The spacecraft passed through what is already known as the
termination shock in August and reached the barrier a billion miles closer to
the sun than, Voyager 1, its twin, which reached that part of space in 2004.
The termination shock is the region where charged particles from the sun suddenly
slow down as they collide with other particles and a magnetic field in
interstellar gas. The change of speed was visibly felt as it slowed down from
700,000 miles per hour to 350,000 miles per hour.

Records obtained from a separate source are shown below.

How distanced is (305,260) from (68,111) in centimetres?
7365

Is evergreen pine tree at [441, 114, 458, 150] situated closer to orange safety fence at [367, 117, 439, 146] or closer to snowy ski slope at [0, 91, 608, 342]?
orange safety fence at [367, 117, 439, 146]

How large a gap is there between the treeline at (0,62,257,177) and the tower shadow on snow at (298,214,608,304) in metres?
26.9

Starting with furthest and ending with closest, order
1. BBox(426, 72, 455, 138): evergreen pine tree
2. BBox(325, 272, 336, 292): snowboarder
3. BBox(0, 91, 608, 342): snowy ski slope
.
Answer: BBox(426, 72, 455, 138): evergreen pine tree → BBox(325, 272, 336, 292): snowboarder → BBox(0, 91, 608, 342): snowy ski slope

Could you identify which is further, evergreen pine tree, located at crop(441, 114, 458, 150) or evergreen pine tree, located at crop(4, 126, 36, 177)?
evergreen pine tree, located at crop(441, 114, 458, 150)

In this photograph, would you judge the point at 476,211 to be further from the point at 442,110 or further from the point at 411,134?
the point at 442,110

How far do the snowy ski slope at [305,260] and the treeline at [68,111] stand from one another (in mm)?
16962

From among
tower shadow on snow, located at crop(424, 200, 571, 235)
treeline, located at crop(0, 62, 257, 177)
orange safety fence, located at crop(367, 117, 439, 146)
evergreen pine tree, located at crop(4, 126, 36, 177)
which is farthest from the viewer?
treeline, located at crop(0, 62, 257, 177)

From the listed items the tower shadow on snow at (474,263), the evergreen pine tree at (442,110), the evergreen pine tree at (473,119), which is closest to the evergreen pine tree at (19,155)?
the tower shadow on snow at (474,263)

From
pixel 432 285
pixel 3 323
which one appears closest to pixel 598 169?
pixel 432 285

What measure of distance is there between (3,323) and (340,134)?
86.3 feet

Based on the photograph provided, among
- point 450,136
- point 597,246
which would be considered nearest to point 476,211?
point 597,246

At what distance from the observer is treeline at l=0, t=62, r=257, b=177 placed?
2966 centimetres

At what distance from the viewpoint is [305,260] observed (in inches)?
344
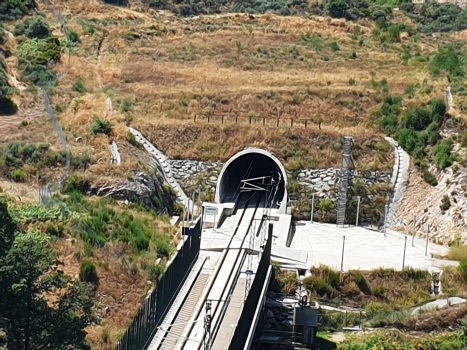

"Voyager 2 entered the termination shock almost 1 billion miles closer
within the southern hemisphere of the heliosphere of the solar system than
Voyager 1 previously had," said Voyager Project scientist Edward Stone of
the California Institute of Technology.
Unlike its twin, Voyager 2 had a working instrument that was able to make the
first direct measurements of the speed and temperature of the solar wind. Scientists
believed that the temperatures within the termination shock would be about
1,000,000 degrees Fahrenheit (555,500 C) because the space particles slow down
and are heated up when they encounter an obstacle in a normal shock wave.
Surprisingly, the temperatures were much lower, around 200,000 degrees F.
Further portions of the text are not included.